Gran Café Boulevard
A European love story
Gran Café Boulevard has much in common with an old-fashioned adventure novel, with its sprawling narrative and the role played by chance. However, Lieske’s baroque style, and his near-sensual delight in exploring unexpected side-paths make this book an exercise in madness and a literary feast. A melancholy tone is set straightaway, in the prologue. ‘No summer spread such a strong, almost resilient happiness over the grassland between the Wide Aa and the three pools as that summer of 1924.’

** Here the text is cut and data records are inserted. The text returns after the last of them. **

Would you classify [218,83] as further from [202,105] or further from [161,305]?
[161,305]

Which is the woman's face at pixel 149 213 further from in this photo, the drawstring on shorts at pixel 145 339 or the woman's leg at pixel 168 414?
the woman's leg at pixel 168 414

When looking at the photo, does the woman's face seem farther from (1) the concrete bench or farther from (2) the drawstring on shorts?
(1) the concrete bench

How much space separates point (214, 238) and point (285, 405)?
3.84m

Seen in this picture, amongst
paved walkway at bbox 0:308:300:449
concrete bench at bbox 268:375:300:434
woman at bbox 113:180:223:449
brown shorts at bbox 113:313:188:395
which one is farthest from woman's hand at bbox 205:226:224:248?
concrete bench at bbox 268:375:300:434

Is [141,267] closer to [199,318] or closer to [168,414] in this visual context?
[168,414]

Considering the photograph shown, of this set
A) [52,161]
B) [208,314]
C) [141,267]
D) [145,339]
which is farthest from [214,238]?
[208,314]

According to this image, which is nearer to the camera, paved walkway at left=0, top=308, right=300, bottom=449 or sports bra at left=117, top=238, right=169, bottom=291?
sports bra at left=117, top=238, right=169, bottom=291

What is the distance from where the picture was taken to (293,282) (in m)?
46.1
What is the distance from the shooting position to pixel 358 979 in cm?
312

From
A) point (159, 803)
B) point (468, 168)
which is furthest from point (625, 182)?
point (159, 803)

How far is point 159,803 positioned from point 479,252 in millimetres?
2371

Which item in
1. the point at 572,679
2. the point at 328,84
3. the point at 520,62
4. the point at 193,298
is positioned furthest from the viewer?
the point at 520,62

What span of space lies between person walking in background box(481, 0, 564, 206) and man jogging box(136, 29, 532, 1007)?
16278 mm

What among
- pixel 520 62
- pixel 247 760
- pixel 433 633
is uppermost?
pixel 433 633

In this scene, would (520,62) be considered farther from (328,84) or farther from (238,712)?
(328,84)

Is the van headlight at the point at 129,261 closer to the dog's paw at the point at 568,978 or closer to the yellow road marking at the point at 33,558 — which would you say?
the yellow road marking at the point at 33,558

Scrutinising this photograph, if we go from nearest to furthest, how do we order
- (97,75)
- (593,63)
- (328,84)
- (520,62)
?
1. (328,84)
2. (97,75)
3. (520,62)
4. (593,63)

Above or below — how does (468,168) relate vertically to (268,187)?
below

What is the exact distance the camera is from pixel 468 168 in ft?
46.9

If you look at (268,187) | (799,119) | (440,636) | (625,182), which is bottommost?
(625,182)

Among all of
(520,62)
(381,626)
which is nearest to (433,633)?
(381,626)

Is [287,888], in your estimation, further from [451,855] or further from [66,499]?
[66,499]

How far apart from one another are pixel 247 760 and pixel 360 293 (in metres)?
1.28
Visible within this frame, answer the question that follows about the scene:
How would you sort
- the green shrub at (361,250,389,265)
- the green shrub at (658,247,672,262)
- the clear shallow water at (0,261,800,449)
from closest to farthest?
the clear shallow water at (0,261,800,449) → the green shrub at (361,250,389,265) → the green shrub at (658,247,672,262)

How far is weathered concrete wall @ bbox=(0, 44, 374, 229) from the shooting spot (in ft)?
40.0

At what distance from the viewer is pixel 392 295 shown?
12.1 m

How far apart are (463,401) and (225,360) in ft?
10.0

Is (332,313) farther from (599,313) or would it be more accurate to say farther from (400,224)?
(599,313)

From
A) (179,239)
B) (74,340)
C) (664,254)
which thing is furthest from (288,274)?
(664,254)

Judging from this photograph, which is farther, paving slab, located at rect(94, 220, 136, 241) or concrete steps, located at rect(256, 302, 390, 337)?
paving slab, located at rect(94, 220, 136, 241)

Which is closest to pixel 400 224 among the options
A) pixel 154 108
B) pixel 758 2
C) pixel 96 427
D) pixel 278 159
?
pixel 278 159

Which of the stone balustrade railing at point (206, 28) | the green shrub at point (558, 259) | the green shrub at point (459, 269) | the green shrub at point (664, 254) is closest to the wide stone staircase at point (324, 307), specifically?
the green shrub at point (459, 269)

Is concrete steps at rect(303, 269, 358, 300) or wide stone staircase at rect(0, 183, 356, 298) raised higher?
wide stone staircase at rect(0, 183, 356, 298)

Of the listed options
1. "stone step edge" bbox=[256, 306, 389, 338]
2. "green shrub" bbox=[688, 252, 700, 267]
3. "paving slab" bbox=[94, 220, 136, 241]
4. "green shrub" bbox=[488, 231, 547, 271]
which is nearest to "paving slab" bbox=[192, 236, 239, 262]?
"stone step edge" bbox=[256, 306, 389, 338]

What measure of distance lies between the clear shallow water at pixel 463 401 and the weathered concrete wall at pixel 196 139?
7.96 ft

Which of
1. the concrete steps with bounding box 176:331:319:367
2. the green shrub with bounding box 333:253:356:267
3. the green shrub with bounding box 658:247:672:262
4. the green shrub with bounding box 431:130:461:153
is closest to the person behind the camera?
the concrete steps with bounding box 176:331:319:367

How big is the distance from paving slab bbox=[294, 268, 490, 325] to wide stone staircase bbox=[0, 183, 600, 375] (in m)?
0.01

The young Taco Albronda is given a sign from above that whatever flights of fancy his thoughts take, however many lies he tells, he will be able to twist everyone round his little finger and direct his life like ‘an amusing comedy’. He takes the suggestion seriously. When we meet him again as an adult in June 1944 on the train to Bilbao, his parents have died rather dramatically, his sisters have mysteriously disappeared and he has assumed a new identity – Alexander Rothweill. He has become a professional forger, working first for the Allies but switching to the Nazis when he finds out they pay better. In the train he meets Pili Eguren, a Spanish woman brought up in a convent after her Basque parents were murdered by Franco’s men. In extensive flashbacks Lieske describes each of their lives, which come together at the Gran Café Boulevard, in Bilbao. ‘Rothweill’ and Eguren are wellmatched, in the secrets that they keep hidden from each other; the love that grows between them is mixed with shame and deceit from the start. When they flee Franco’s regime in the early 1950s and seek refuge in the Netherlands, the ‘amusing comedy’ has become a thing of the past. Taco’s brother Fedde who had stayed behind in the family home also takes on an alias and he, too, is drawn irresistibly to the boggy polders of South Holland, setting in motion the ambitious denouement of the novel. In Gran Café Boulevard Lieske shows the individual struggling against his destiny, against the background of the political and cultural history of twentieth-century Europe. He lays bare the mechanisms underlying the interaction between characters who scarcely dare face themselves, let alone one another.